Coagulation Calculations of Icy Planet Formation at 15--150 AU: A Correlation Between the Maximum Radius and the Slope of the Size Distribution for Transneptunian Objects

TL;DR

This study links coagulation models to observed transneptunian object size distributions, revealing a correlation between maximum object size and distribution slope, and constraining initial conditions for icy planet formation.

Contribution

It establishes a robust relation between the largest object size and size distribution slope, providing testable predictions and constraining initial disk parameters for TNO formation.

Findings

A correlation between maximum radius and size distribution slope for TNOs.

Models with small planetesimals (1-10 km) fit observed data.

Initial disk mass and planetesimal size influence TNO size distribution.

Abstract

We investigate whether coagulation models of planet formation can explain the observed size distributions of transneptunian objects (TNOs).
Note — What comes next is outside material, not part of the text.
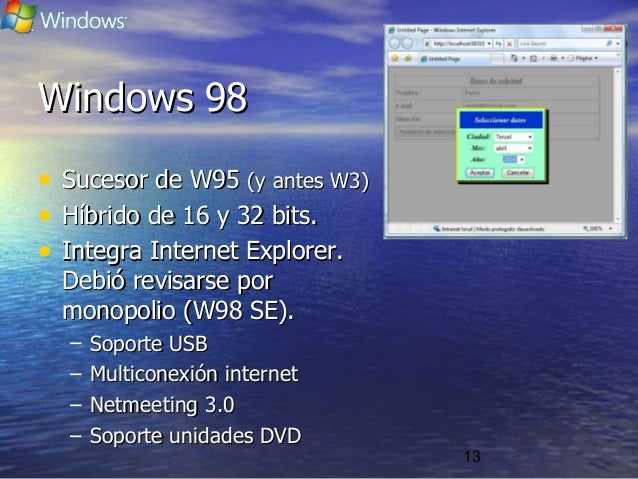 13 Windows 98Windows 98 • Sucesor de W95Sucesor de W95 (y antes W3)(y antes W3) • Híbrido de 16 y 32 bits.Híbrido de 16 y ...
Analyzing published and new calculations, we demonstrate robust relations between the size of the largest object and the slope of the size distribution for sizes 0.1 km and larger. These relations yield clear, testable predictions for TNOs and other icy objects throughout the solar system. Applying our results to existing observations, we show that a broad range of initial disk masses, planetesimal sizes, and fragmentation parameters can explain the data. Adding dynamical constraints on the initial semimajor axis of `hot' KBOs along with probable TNO formation times of 10-700 Myr restricts the viable models to those with a massive disk composed of relatively small (1-10 km) planetesimals.